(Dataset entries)
+ + + +
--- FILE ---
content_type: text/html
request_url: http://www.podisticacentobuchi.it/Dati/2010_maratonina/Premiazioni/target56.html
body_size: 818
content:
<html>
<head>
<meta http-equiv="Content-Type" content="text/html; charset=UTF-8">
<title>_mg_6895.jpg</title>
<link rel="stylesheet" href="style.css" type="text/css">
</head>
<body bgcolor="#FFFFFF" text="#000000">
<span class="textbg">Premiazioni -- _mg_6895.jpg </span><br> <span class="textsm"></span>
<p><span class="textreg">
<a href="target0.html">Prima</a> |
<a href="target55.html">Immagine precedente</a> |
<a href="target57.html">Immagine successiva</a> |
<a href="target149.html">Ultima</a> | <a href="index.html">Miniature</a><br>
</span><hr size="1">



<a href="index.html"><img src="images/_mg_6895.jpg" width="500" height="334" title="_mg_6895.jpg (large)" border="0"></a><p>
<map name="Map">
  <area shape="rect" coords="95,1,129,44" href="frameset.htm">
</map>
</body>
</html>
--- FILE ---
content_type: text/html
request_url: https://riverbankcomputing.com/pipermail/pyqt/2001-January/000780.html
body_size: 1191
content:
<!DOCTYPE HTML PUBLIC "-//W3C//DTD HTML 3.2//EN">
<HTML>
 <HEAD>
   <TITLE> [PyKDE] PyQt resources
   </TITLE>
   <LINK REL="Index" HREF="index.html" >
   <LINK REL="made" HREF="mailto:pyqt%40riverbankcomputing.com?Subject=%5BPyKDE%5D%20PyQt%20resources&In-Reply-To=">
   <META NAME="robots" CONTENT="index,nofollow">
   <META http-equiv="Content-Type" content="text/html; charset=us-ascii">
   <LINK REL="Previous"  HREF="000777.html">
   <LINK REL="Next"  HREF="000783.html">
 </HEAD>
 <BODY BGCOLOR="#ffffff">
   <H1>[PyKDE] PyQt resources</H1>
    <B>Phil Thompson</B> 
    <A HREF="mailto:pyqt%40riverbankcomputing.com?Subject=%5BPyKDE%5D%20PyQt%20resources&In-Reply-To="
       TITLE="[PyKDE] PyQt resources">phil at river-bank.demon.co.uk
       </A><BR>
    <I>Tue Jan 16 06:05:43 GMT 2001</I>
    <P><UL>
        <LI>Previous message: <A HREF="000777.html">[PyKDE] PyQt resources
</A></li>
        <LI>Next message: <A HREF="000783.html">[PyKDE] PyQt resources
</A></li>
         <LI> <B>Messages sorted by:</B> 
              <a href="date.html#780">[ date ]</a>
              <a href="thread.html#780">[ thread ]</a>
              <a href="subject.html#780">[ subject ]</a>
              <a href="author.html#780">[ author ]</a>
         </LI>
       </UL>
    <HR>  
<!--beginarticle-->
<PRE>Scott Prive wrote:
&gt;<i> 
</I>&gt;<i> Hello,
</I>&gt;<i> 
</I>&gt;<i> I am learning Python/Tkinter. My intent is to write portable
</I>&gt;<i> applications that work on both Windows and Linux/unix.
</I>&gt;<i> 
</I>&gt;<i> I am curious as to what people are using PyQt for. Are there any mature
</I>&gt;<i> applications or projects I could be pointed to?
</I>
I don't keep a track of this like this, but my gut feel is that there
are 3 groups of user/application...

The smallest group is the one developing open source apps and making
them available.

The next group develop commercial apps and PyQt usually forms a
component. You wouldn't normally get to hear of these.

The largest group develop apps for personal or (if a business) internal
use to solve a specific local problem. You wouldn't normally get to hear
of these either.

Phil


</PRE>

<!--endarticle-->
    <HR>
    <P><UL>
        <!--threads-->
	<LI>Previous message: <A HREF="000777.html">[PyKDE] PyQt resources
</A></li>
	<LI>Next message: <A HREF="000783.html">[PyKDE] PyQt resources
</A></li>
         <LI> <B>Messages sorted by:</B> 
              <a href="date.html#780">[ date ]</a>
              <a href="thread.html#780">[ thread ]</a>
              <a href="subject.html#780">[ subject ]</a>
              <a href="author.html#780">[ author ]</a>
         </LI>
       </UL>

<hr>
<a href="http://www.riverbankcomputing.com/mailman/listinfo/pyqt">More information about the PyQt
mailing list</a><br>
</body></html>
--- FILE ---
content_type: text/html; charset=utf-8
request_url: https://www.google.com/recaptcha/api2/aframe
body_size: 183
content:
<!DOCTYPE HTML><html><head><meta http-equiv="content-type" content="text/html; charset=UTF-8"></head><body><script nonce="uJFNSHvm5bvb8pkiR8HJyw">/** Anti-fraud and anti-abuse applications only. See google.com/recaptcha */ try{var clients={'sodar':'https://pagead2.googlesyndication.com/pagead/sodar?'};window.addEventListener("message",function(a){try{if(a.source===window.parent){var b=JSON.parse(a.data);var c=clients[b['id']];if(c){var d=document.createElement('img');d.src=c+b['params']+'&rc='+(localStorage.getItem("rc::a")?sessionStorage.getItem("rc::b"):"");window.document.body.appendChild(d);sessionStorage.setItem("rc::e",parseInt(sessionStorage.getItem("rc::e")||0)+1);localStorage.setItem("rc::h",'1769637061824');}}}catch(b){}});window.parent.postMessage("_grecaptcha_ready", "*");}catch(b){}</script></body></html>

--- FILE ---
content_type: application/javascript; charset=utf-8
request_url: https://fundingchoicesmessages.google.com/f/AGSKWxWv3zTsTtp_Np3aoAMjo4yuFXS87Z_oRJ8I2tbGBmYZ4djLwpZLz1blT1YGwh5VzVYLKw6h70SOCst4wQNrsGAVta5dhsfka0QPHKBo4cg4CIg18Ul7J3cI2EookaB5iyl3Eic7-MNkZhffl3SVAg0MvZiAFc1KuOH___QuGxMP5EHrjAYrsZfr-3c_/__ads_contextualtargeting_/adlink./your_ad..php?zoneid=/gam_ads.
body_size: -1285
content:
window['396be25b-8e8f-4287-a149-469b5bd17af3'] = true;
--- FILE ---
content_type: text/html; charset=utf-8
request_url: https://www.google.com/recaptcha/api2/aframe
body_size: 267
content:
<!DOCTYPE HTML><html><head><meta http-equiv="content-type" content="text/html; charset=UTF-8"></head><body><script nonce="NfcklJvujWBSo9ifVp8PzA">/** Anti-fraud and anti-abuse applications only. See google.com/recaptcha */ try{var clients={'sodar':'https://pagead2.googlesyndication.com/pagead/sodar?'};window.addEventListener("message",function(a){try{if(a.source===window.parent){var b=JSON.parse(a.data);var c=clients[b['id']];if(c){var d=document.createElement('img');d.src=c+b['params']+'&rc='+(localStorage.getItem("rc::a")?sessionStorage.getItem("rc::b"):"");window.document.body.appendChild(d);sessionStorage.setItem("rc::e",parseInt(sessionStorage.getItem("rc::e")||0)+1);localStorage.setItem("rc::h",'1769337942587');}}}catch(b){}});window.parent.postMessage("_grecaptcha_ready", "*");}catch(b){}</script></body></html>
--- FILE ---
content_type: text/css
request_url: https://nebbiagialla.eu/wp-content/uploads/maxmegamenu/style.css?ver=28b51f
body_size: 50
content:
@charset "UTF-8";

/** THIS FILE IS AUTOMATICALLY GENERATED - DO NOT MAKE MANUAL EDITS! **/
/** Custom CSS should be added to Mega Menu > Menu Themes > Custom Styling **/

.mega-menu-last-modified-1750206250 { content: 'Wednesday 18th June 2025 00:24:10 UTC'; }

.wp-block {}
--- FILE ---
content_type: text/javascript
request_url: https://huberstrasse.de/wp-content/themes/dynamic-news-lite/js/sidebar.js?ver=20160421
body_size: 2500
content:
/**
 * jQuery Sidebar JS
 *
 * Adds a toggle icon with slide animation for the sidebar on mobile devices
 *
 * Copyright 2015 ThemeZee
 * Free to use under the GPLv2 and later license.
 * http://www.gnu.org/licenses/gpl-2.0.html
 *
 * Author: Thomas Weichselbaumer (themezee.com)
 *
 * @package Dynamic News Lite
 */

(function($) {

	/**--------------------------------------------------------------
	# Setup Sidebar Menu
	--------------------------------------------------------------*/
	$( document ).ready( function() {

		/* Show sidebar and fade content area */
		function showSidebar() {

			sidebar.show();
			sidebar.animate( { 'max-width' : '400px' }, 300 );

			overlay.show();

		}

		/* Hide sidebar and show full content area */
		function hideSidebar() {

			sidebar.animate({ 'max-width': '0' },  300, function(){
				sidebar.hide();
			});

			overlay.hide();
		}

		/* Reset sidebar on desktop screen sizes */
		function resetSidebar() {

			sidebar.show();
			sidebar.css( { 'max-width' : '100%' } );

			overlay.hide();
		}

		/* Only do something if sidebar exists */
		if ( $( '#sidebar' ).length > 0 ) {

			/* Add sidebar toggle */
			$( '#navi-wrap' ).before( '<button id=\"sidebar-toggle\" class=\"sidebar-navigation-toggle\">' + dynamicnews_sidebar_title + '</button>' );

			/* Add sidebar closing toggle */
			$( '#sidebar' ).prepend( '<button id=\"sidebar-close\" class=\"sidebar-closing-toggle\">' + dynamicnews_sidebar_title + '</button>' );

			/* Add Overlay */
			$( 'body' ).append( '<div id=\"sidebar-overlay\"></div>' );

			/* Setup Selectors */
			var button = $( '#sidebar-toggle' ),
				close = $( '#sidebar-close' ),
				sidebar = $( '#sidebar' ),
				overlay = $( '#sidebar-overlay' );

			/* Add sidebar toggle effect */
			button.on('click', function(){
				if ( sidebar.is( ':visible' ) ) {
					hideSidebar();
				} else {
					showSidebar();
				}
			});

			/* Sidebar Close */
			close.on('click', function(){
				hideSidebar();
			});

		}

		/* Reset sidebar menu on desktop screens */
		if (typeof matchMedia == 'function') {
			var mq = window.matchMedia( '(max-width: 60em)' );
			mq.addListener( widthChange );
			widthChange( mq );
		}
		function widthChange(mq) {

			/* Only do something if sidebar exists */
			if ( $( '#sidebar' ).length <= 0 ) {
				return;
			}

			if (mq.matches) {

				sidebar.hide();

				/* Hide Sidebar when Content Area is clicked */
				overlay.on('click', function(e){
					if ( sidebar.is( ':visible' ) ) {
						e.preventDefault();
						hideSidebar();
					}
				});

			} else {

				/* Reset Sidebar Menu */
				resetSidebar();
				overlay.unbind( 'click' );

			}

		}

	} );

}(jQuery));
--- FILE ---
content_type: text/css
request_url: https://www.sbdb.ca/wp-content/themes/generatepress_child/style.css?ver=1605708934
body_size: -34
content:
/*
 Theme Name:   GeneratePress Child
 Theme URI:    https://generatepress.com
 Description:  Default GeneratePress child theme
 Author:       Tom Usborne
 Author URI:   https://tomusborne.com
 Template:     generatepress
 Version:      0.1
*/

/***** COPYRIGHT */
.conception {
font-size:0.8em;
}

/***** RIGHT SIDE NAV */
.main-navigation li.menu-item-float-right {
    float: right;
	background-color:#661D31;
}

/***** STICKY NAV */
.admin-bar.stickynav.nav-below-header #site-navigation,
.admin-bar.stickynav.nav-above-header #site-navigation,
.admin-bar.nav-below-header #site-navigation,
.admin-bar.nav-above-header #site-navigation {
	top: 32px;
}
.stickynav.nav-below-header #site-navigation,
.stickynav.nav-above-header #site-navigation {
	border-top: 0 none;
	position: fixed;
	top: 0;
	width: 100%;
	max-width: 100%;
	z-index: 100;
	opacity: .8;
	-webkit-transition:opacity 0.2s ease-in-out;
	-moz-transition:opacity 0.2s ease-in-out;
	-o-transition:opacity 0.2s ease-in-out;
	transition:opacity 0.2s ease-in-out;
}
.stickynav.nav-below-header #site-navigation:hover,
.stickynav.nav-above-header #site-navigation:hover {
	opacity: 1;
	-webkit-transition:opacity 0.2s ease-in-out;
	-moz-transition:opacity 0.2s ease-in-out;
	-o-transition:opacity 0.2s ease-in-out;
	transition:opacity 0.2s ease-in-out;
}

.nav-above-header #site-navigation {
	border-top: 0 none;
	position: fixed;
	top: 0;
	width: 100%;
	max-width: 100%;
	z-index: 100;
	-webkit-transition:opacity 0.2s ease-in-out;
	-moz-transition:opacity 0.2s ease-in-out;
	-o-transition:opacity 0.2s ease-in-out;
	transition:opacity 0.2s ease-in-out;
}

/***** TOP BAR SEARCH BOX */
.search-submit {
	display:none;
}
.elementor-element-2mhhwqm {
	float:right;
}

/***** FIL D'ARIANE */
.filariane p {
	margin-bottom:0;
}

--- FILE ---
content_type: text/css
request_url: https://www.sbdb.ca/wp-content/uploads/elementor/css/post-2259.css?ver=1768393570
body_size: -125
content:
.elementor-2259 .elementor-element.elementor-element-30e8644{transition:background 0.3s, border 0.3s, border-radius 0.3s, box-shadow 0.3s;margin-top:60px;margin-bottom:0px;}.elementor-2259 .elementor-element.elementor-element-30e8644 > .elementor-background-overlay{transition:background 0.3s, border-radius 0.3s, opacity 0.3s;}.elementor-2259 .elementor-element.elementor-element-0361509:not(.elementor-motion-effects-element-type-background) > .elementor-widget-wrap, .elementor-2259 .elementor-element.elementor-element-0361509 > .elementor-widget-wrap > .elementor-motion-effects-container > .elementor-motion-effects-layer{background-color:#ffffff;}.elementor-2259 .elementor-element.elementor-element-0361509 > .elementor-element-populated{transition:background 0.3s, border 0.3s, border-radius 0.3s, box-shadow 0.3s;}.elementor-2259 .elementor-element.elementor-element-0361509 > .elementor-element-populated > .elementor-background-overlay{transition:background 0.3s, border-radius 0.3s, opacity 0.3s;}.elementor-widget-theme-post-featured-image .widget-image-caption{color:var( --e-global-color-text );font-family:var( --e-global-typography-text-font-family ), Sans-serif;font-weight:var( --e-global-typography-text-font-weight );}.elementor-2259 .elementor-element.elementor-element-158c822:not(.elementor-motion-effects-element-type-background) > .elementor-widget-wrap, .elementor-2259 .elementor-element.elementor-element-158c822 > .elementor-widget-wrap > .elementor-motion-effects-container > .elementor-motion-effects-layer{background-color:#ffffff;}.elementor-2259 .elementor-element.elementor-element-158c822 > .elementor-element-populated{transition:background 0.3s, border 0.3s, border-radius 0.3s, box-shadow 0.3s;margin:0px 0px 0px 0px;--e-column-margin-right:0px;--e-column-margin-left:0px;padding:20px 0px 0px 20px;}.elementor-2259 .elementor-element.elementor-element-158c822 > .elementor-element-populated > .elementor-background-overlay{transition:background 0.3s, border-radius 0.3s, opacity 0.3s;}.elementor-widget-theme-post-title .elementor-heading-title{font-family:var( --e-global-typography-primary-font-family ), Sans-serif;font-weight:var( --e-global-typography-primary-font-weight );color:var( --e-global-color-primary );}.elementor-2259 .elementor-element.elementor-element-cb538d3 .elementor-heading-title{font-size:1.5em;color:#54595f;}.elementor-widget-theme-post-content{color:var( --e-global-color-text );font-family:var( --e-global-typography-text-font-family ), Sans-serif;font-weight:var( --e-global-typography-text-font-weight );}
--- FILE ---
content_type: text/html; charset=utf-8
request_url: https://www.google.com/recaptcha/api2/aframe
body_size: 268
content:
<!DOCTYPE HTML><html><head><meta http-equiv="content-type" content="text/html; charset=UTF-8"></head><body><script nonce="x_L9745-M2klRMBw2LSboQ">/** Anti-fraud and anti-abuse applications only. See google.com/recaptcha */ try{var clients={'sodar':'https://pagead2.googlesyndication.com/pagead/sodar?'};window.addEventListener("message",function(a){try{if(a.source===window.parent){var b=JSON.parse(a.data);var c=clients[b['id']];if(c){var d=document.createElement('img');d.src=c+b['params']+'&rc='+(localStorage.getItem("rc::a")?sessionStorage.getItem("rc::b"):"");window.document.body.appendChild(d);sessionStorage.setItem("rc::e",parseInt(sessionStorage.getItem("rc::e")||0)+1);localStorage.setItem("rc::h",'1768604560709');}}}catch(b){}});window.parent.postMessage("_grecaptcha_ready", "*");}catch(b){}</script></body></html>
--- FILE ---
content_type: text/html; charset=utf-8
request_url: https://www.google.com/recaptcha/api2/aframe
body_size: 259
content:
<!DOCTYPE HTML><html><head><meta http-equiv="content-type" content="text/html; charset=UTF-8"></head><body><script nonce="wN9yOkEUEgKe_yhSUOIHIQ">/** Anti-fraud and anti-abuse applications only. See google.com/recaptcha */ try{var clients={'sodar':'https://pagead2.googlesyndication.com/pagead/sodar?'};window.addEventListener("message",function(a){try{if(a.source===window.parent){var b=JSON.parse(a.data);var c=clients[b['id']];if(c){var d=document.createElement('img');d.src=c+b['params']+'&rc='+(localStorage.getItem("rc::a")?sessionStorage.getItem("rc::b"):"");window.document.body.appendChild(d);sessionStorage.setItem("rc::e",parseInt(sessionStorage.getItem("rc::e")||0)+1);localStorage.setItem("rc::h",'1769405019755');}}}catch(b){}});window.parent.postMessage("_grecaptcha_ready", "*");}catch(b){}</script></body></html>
+ + + +
* _Requirement_
Identify the lines above with the word "header". Copy them.

* _Completed task_
.admin-bar.stickynav.nav-below-header #site-navigation,
.admin-bar.stickynav.nav-above-header #site-navigation,
.admin-bar.nav-below-header #site-navigation,
.admin-bar.nav-above-header #site-navigation {
.stickynav.nav-below-header #site-navigation,
.stickynav.nav-above-header #site-navigation {
.stickynav.nav-below-header #site-navigation:hover,
.stickynav.nav-above-header #site-navigation:hover {
.nav-above-header #site-navigation {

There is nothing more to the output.